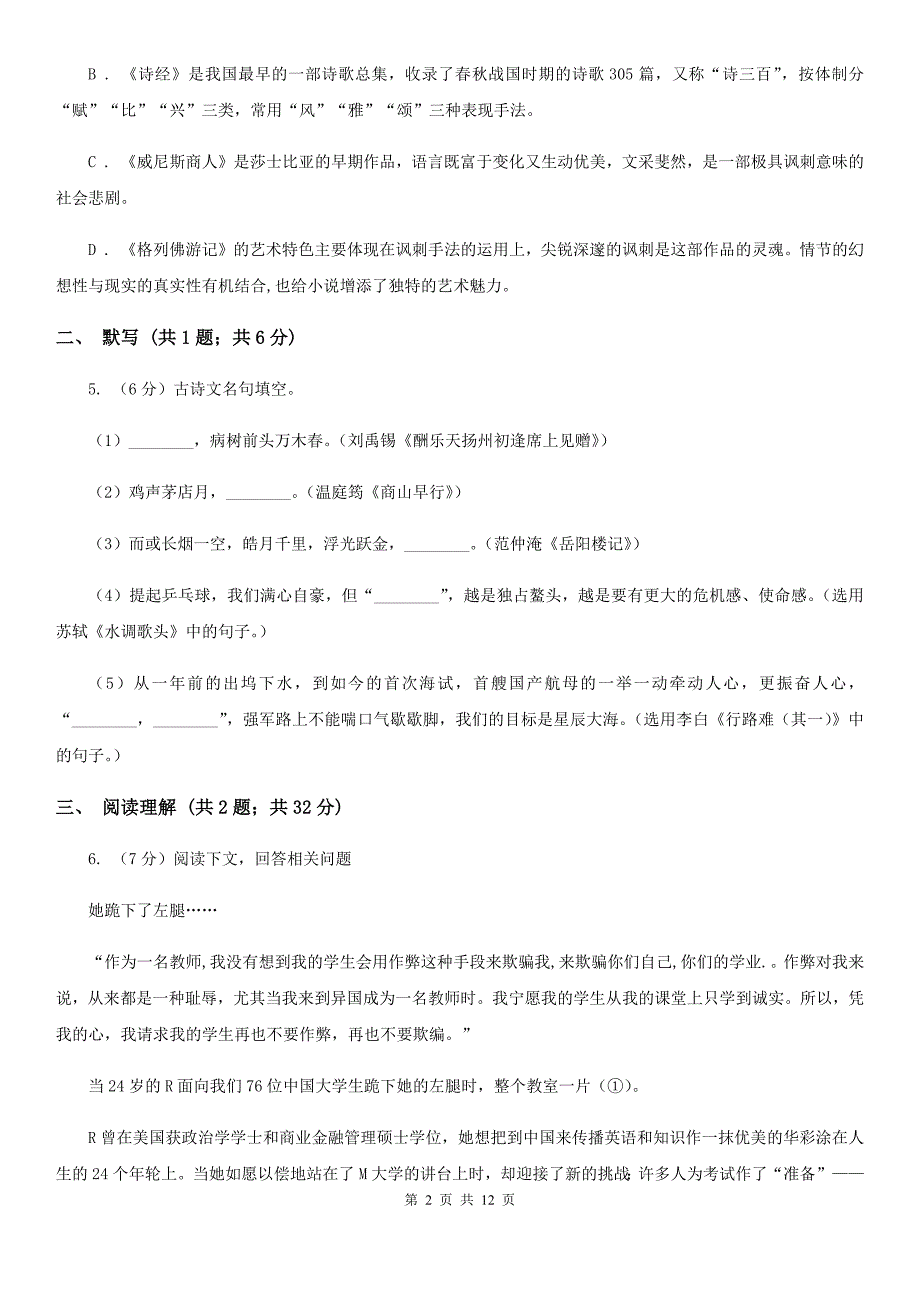 B．《诗经》是我国最早的一部诗歌总集，收录了春秋战国时期的诗歌305篇，又称“诗三百”，按体制分“赋”“比”“兴”三类，常用“风”“雅”“颂”三种表现手法。

C．《威尼斯商人》是莎士比亚的早期作品，语言既富于变化又生动优美，文采斐然，是一部极具讽刺意味的社会悲剧。

D．《格列佛游记》的艺术特色主要体现在讽刺手法的运用上，尖锐深邃的讽刺是这部作品的灵魂。情节的幻想性与现实的真实性有机结合，也给小说增添了独特的艺术魅力。

二、 默写 (共1题；共6分)

5. （6分）古诗文名句填空。

（1）________，病树前头万木春。（刘禹锡《酬乐天扬州初逢席上见赠》）

（2）鸡声茅店月，________。（温庭筠《商山早行》）

（3）而或长烟一空，皓月千里，浮光跃金，________。（范仲淹《岳阳楼记》）

（4）提起乒乓球，我们满心自豪，但“________”，越是独占鳌头，越是要有更大的危机感、使命感。（选用苏轼《水调歌头》中的句子。）

（5）从一年前的出坞下水，到如今的首次海试，首艘国产航母的一举一动牵动人心，更振奋人心，“________，________”，强军路上不能喘口气歇歇脚，我们的目标是星辰大海。（选用李白《行路难（其一）》中的句子。）

三、 阅读理解 (共2题；共32分)

6. （7分）阅读下文，回答相关问题

她跪下了左腿……

“作为一名教师,我没有想到我的学生会用作弊这种手段来欺骗我,来欺骗你们自己,你们的学业.。作弊对我来说，从来都是一种耻辱，尤其当我来到异国成为一名教师时。我宁愿我的学生从我的课堂上只学到诚实。所以，凭我的心，我请求我的学生再也不要作弊，再也不要欺编。”

当24岁的R面向我们76位中国大学生跪下她的左腿时，整个教室一片（①）。

R曾在美国获政治学学士和商业金融管理硕士学位，她想把到中国来传播英语和知识作一抹优美的华彩涂在人生的24个年轮上。当她如愿以偿地站在了M大学的讲台上时，却迎接了新的挑战 许多人为考试作了“准备”——

第 2 页 共 12 页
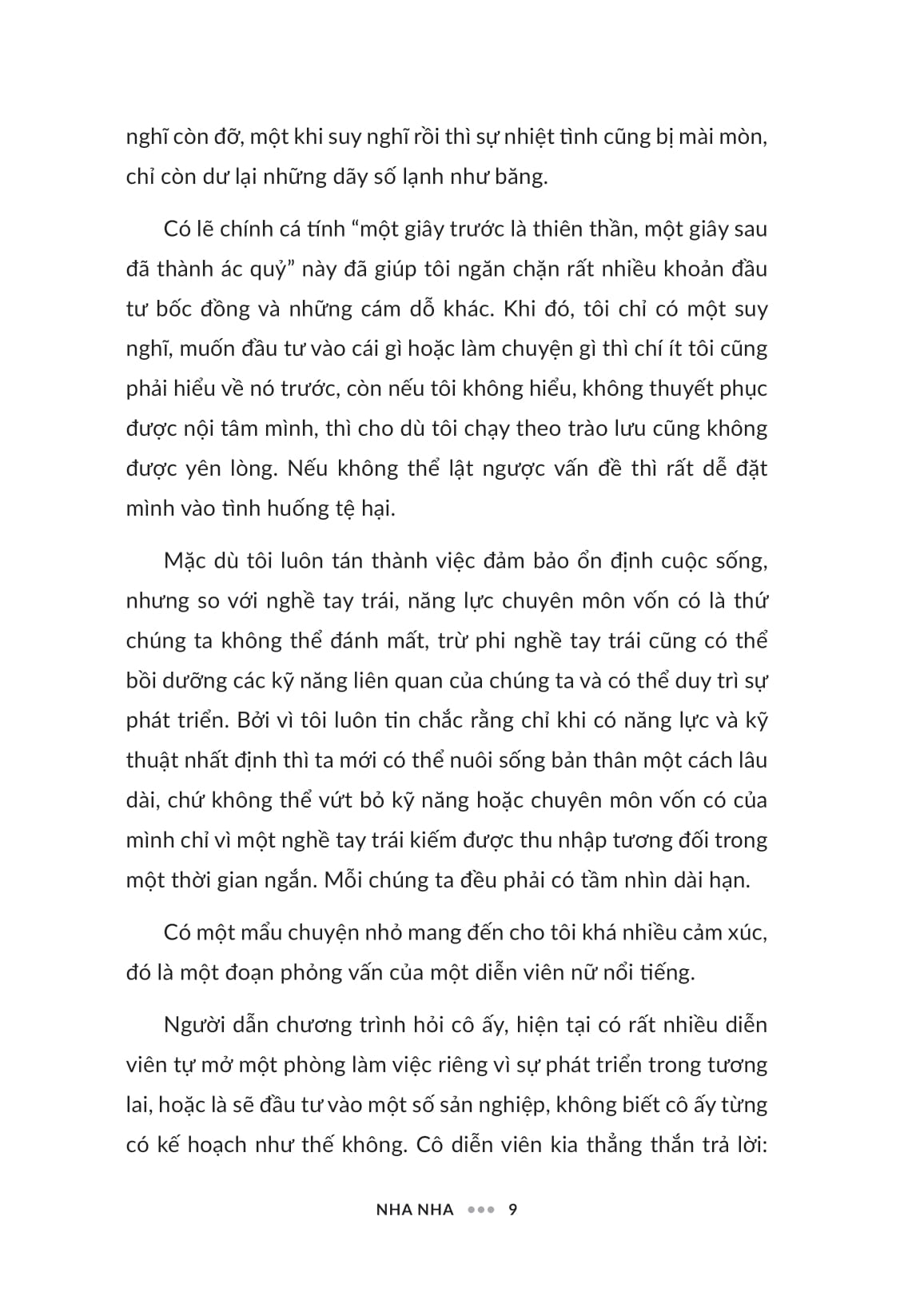 nghĩ còn đỡ, một khi suy nghĩ rồi thì sự nhiệt tình cũng bị mài mòn, chỉ còn dư lại những dãy số lạnh như băng.

Có lẽ chính cá tính “một giây trước là thiên thần, một giây sau đã thành ác quỷ” này đã giúp tôi ngăn chặn rất nhiều khoản đầu tư bốc đồng và những cám dỗ khác. Khi đó, tôi chỉ có một suy nghĩ, muốn đầu tư vào cái gì hoặc làm chuyện gì thì chí ít tôi cũng phải hiểu về nó trước, còn nếu tôi không hiểu, không thuyết phục được nội tâm mình, thì cho dù tôi chạy theo trào lưu cũng không được yên lòng. Nếu không thể lật ngược vấn đề thì rất dễ đặt mình vào tình huống tệ hại.

Mặc dù tôi luôn tán thành việc đảm bảo ổn định cuộc sống, nhưng so với nghề tay trái, năng lực chuyên môn vốn có là thứ chúng ta không thể đánh mất, trừ phi nghề tay trái cũng có thể bồi dưỡng các kỹ năng liên quan của chúng ta và có thể duy trì sự phát triển. Bởi vì tôi luôn tin chắc rằng chỉ khi có năng lực và kỹ thuật nhất định thì ta mới có thể nuôi sống bản thân một cách lâu dài, chứ không thể vứt bỏ kỹ năng hoặc chuyên môn vốn có của mình chỉ vì một nghề tay trái kiếm được thu nhập tương đối trong một thời gian ngắn. Mỗi chúng ta đều phải có tầm nhìn dài hạn.

Có một mẩu chuyện nhỏ mang đến cho tôi khá nhiều cảm xúc, đó là một đoạn phỏng vấn của một diễn viên nữ nổi tiếng.

Người dẫn chương trình hỏi cô ấy, hiện tại có rất nhiều diễn viên tự mở một phòng làm việc riêng vì sự phát triển trong tương lai, hoặc là sẽ đầu tư vào một số sản nghiệp, không biết cô ấy từng có kế hoạch như thế không. Cô diễn viên kia thẳng thắn trả lời:

NHA NHA ••• 9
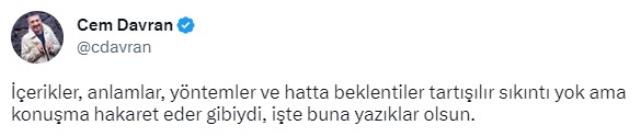 Cem Davran
@cdavran

İçerikler, anlamlar, yöntemler ve hatta beklentiler tartışılır sıkıntı yok ama konuşma hakaret eder gibiydi, işte buna yazıklar olsun.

=====

● About this exercise
Copy out each line of the data exactly as it reads; skip the pictures.

● Exercise solution
 B．《诗经》是我国最早的一部诗歌总集，收录了春秋战国时期的诗歌305篇，又称“诗三百”，按体制分“赋”“比”“兴”三类，常用“风”“雅”“颂”三种表现手法。

C．《威尼斯商人》是莎士比亚的早期作品，语言既富于变化又生动优美，文采斐然，是一部极具讽刺意味的社会悲剧。

D．《格列佛游记》的艺术特色主要体现在讽刺手法的运用上，尖锐深邃的讽刺是这部作品的灵魂。情节的幻想性与现实的真实性有机结合，也给小说增添了独特的艺术魅力。

二、 默写 (共1题；共6分)

5. （6分）古诗文名句填空。

（1）________，病树前头万木春。（刘禹锡《酬乐天扬州初逢席上见赠》）

（2）鸡声茅店月，________。（温庭筠《商山早行》）

（3）而或长烟一空，皓月千里，浮光跃金，________。（范仲淹《岳阳楼记》）

（4）提起乒乓球，我们满心自豪，但“________”，越是独占鳌头，越是要有更大的危机感、使命感。（选用苏轼《水调歌头》中的句子。）

（5）从一年前的出坞下水，到如今的首次海试，首艘国产航母的一举一动牵动人心，更振奋人心，“________，________”，强军路上不能喘口气歇歇脚，我们的目标是星辰大海。（选用李白《行路难（其一）》中的句子。）

三、 阅读理解 (共2题；共32分)

6. （7分）阅读下文，回答相关问题

她跪下了左腿……

“作为一名教师,我没有想到我的学生会用作弊这种手段来欺骗我,来欺骗你们自己,你们的学业.。作弊对我来说，从来都是一种耻辱，尤其当我来到异国成为一名教师时。我宁愿我的学生从我的课堂上只学到诚实。所以，凭我的心，我请求我的学生再也不要作弊，再也不要欺编。”

当24岁的R面向我们76位中国大学生跪下她的左腿时，整个教室一片（①）。

R曾在美国获政治学学士和商业金融管理硕士学位，她想把到中国来传播英语和知识作一抹优美的华彩涂在人生的24个年轮上。当她如愿以偿地站在了M大学的讲台上时，却迎接了新的挑战 许多人为考试作了“准备”——

第 2 页 共 12 页
 nghĩ còn đỡ, một khi suy nghĩ rồi thì sự nhiệt tình cũng bị mài mòn, chỉ còn dư lại những dãy số lạnh như băng.

Có lẽ chính cá tính “một giây trước là thiên thần, một giây sau đã thành ác quỷ” này đã giúp tôi ngăn chặn rất nhiều khoản đầu tư bốc đồng và những cám dỗ khác. Khi đó, tôi chỉ có một suy nghĩ, muốn đầu tư vào cái gì hoặc làm chuyện gì thì chí ít tôi cũng phải hiểu về nó trước, còn nếu tôi không hiểu, không thuyết phục được nội tâm mình, thì cho dù tôi chạy theo trào lưu cũng không được yên lòng. Nếu không thể lật ngược vấn đề thì rất dễ đặt mình vào tình huống tệ hại.

Mặc dù tôi luôn tán thành việc đảm bảo ổn định cuộc sống, nhưng so với nghề tay trái, năng lực chuyên môn vốn có là thứ chúng ta không thể đánh mất, trừ phi nghề tay trái cũng có thể bồi dưỡng các kỹ năng liên quan của chúng ta và có thể duy trì sự phát triển. Bởi vì tôi luôn tin chắc rằng chỉ khi có năng lực và kỹ thuật nhất định thì ta mới có thể nuôi sống bản thân một cách lâu dài, chứ không thể vứt bỏ kỹ năng hoặc chuyên môn vốn có của mình chỉ vì một nghề tay trái kiếm được thu nhập tương đối trong một thời gian ngắn. Mỗi chúng ta đều phải có tầm nhìn dài hạn.

Có một mẩu chuyện nhỏ mang đến cho tôi khá nhiều cảm xúc, đó là một đoạn phỏng vấn của một diễn viên nữ nổi tiếng.

Người dẫn chương trình hỏi cô ấy, hiện tại có rất nhiều diễn viên tự mở một phòng làm việc riêng vì sự phát triển trong tương lai, hoặc là sẽ đầu tư vào một số sản nghiệp, không biết cô ấy từng có kế hoạch như thế không. Cô diễn viên kia thẳng thắn trả lời:

NHA NHA ••• 9
 Cem Davran
@cdavran

İçerikler, anlamlar, yöntemler ve hatta beklentiler tartışılır sıkıntı yok ama konuşma hakaret eder gibiydi, işte buna yazıklar olsun.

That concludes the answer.